Increasing cigarette taxes, which is under consideration by the state Legislature this year, unfairly burdens lower-income smokers and their households.
Cigarette taxes are one of the most regressive forms of taxation because they most negatively affect lower-income adult smokers. According to the Centers for Disease Control and Prevention, about 30 percent of adults who earn less than $15,000 are smokers while only 9 percent of adults who earn $50,000 or more are smokers.
Cigarettes are also the top revenue generator for many small businesses, accounting for nearly 32 percent of in-store sales, according to the National Association of Convenience Stores.

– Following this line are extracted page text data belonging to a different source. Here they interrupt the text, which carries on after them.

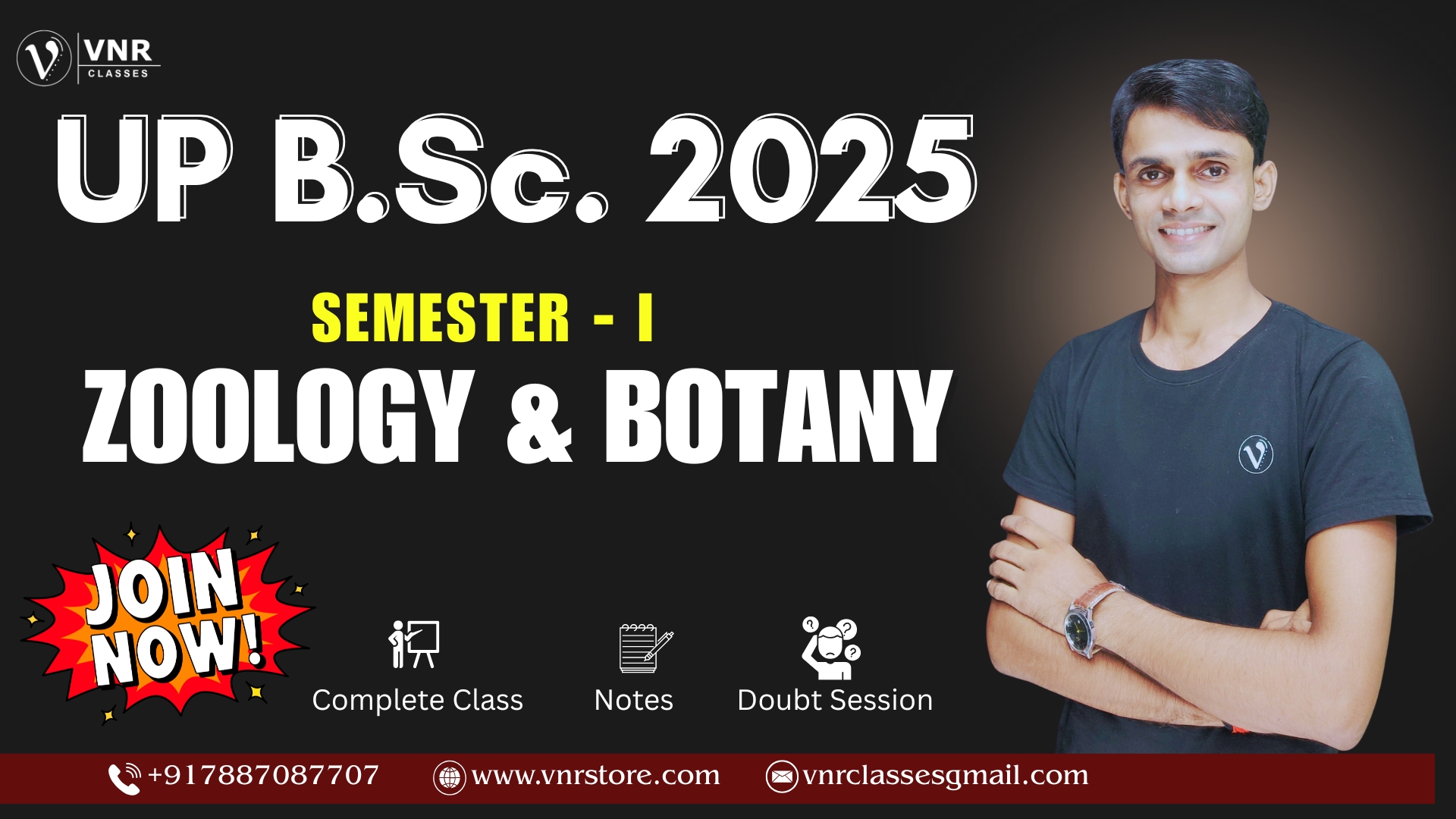 VNR
CLASSES

UP B.Sc. 2025

SEMESTER - I
ZOOLOGY & BOTANY

JOIN NOW!

Complete Class
Notes
Doubt Session

+917887087707
www.vnrstore.com
vnrclassesgmail.com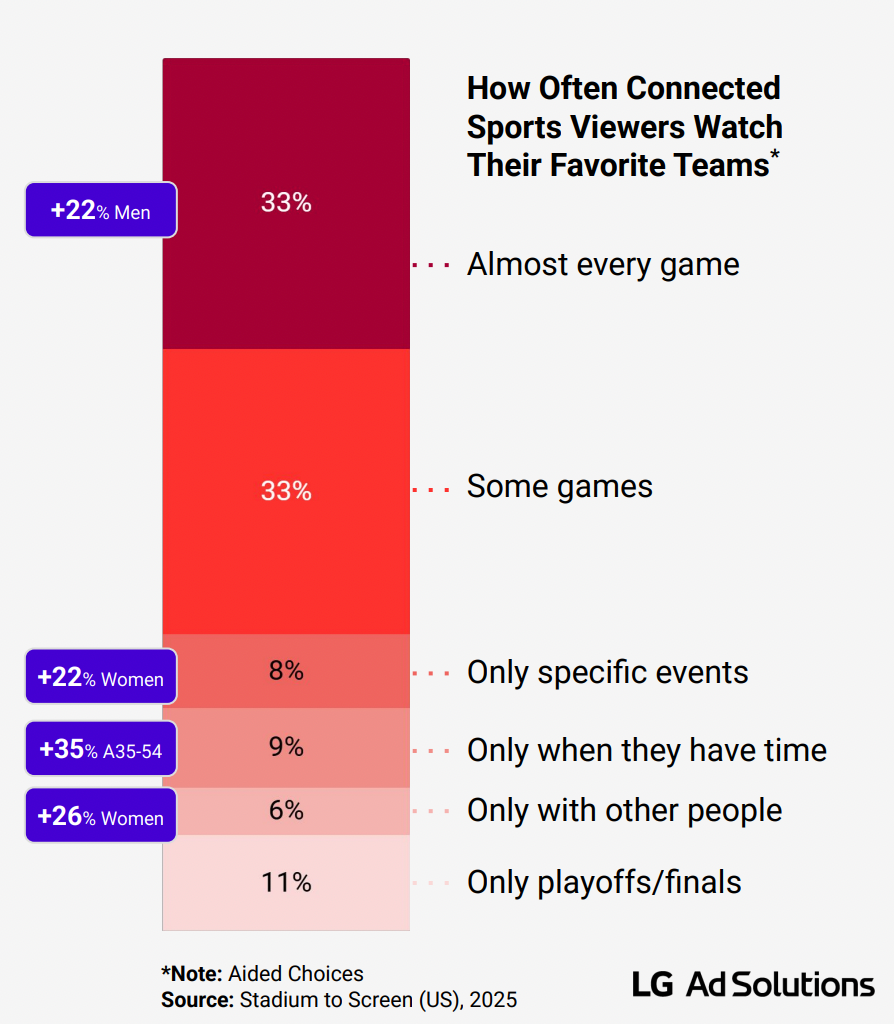 How Often Connected Sports Viewers Watch Their Favorite Teams*

+22% Men
33%
Almost every game

33%
Some games

+22% Women
8%
Only specific events

+35% A35-54
9%
Only when they have time

+26% Women
6%
Only with other people

11%
Only playoffs/finals

*Note: Aided Choices
Source: Stadium to Screen (US), 2025

LG Ad Solutions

Raising cigarette taxes, such as the 50-cents-a-pack increase under consideration in Olympia, will hurt legitimate retailers as adult smokers shift purchases to the other sources. Washington’s retailers, the jobs they provide and the communities they serve would clearly be impacted.

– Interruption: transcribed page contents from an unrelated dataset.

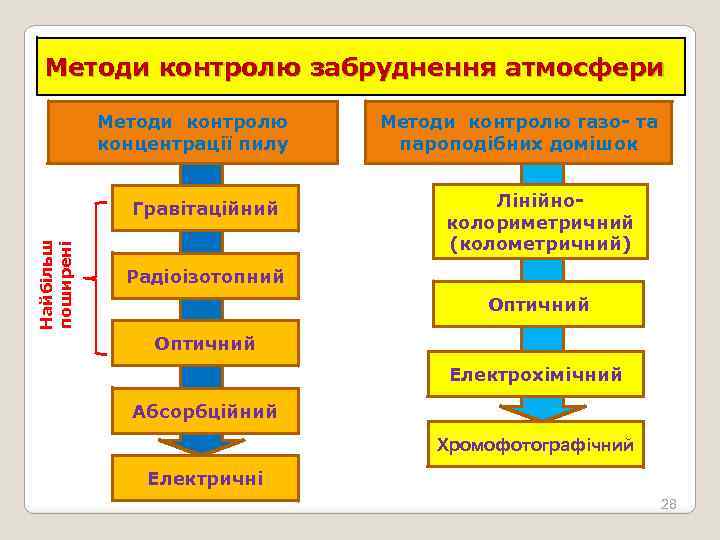 Методи контролю забруднення атмосфери

Методи контролю концентрації пилу

Найбільш поширені

Гравітаційний

Радіоізотопний

Оптичний

Абсорбційний

Електричні

Методи контролю газо- та пароподібних домішок

Лінійно-колориметричний (колометричний)

Оптичний

Електрохімічний

Хромофотографічний

28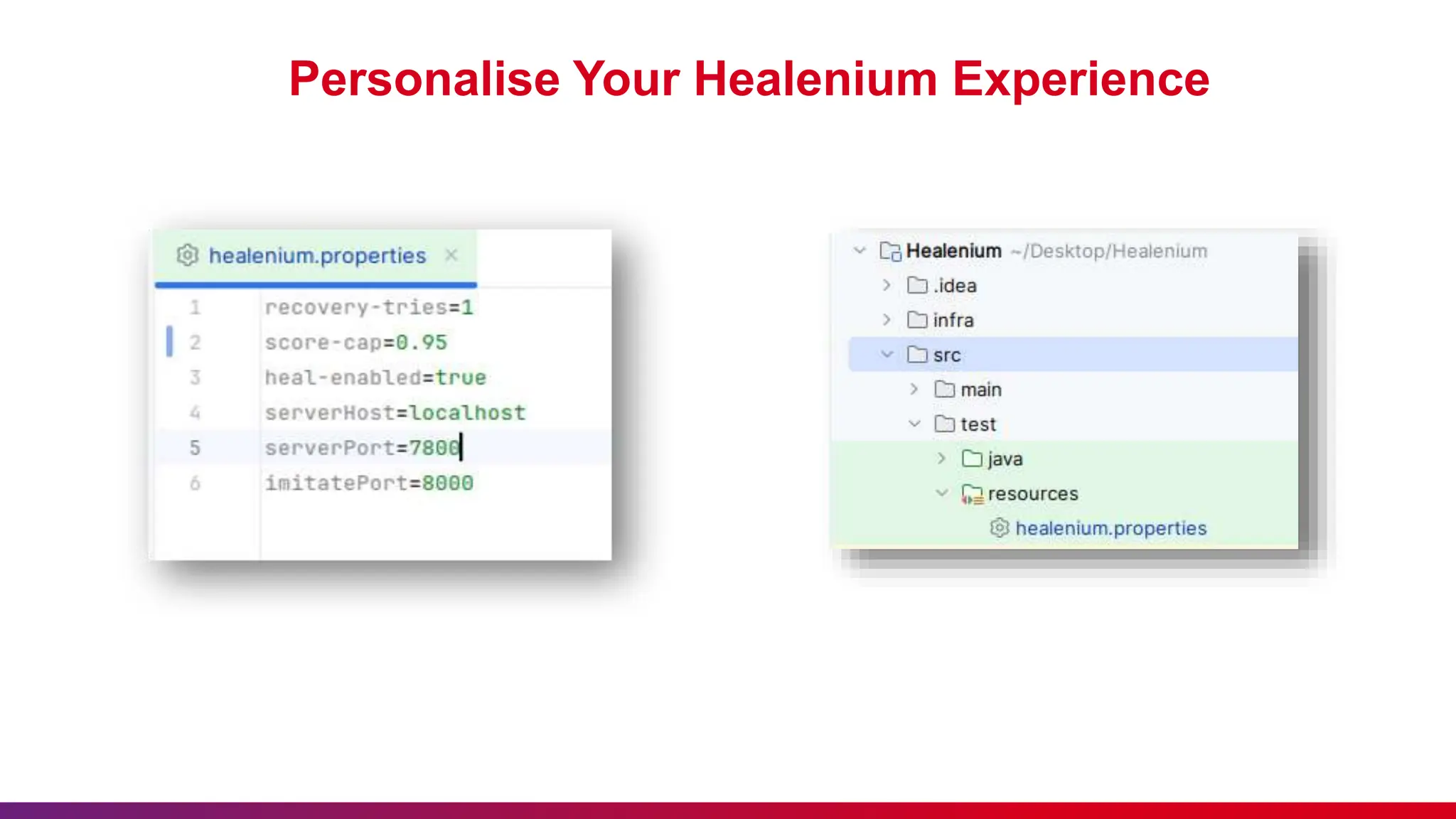 Personalise Your Healenium Experience

healenium.properties ×

1 recovery-tries=1
2 score-cap=0.95
3 heal-enabled=true
4 serverHost=localhost
5 serverPort=7800
6 imitatePort=8000

Healenium ~/Desktop/Healenium
.idea
infra
src
main
test
java
resources
healenium.properties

Total state tax-paid cigarette sales in Washington have declined an average of 6.2 percent a year for the last ten years. While cigarette smoking has declined, a large part of the loss in cigarette tax revenues can be attributed to smuggling and contraband, shifting sales to neighboring states and Indian reservations where cigarettes are cheaper, and Internet sales aren’t taxed.

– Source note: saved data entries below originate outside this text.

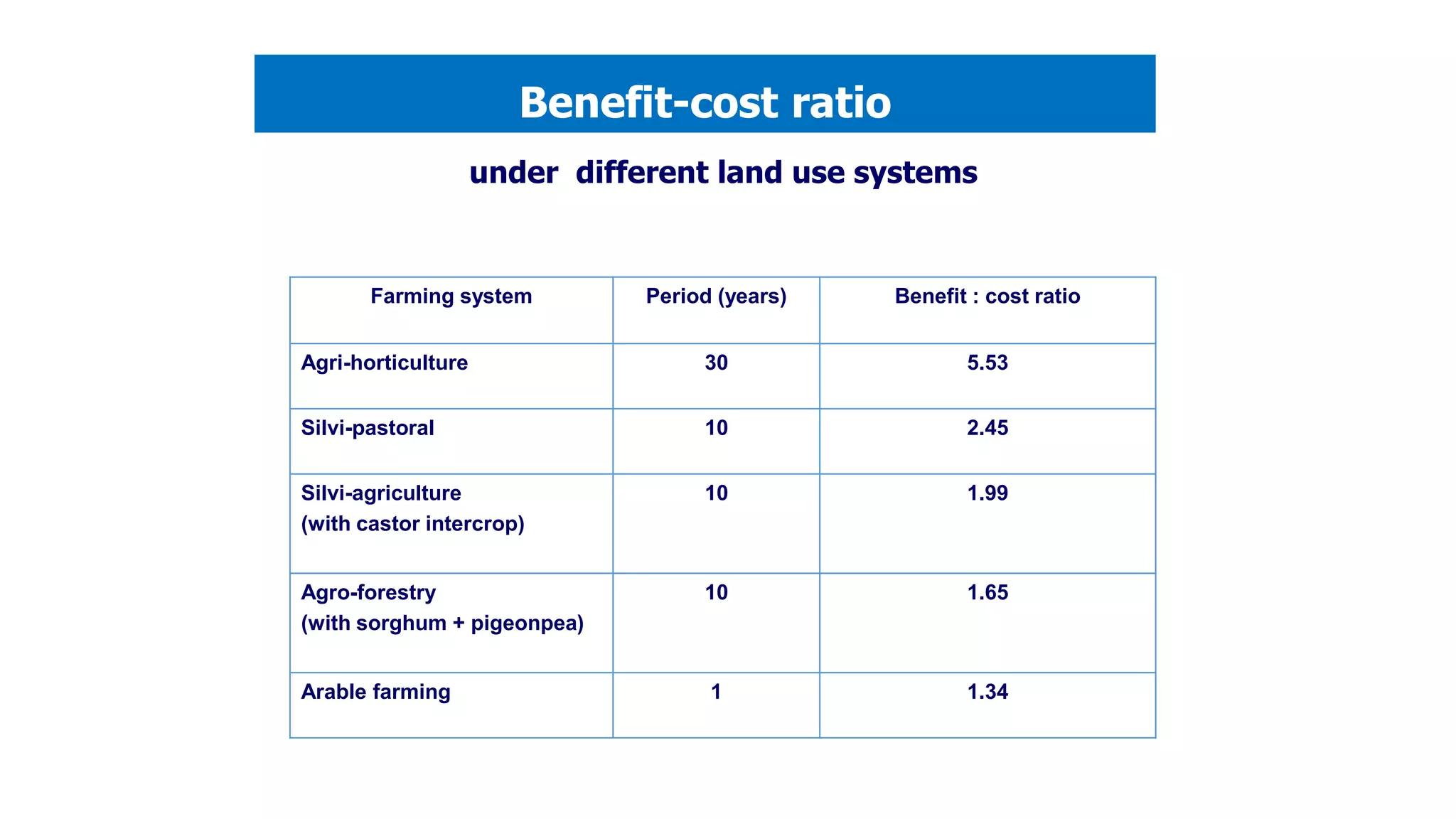 Benefit-cost ratio

under different land use systems

| Farming system | Period (years) | Benefit : cost ratio |
|---|---|---|
| Agri-horticulture | 30 | 5.53 |
| Silvi-pastoral | 10 | 2.45 |
| Silvi-agriculture (with castor intercrop) | 10 | 1.99 |
| Agro-forestry (with sorghum + pigeonpea) | 10 | 1.65 |
| Arable farming | 1 | 1.34 |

If this trend continues, Washington will collect less and less revenue from cigarette taxes, resulting in larger and larger funding gaps in programs for which the expected revenue is earmarked.
With the proposed 50-cent increase, a typical adult smoker in Washington would pay $2,161 a year to the government in federal, state, and local taxes on cigarette purchases, up from the $ 1,960 they currently pay. On median income households, the cigarette tax burden amounts to about 3.5 percent. That jumps to 14.4 percent for low-income households — an unfair, regressive form of taxation by any measure.
The tax would raise the average price of a pack of cigarettes to $9.07. Washington smokers could save $1,430 a year by buying their smokes in Idaho and $1,237 a year by buying them in Oregon.
Taken together, the impact on small businesses and the effect on lower-income households make the proposed cigarette excise tax increase a bad idea that could weaken the fragile economic recovery and put retail jobs and families at risk.
Jan Teague is president and CEO of the Olympia-based Washington Retail Association, which represents more than 2,800 storefronts statewide.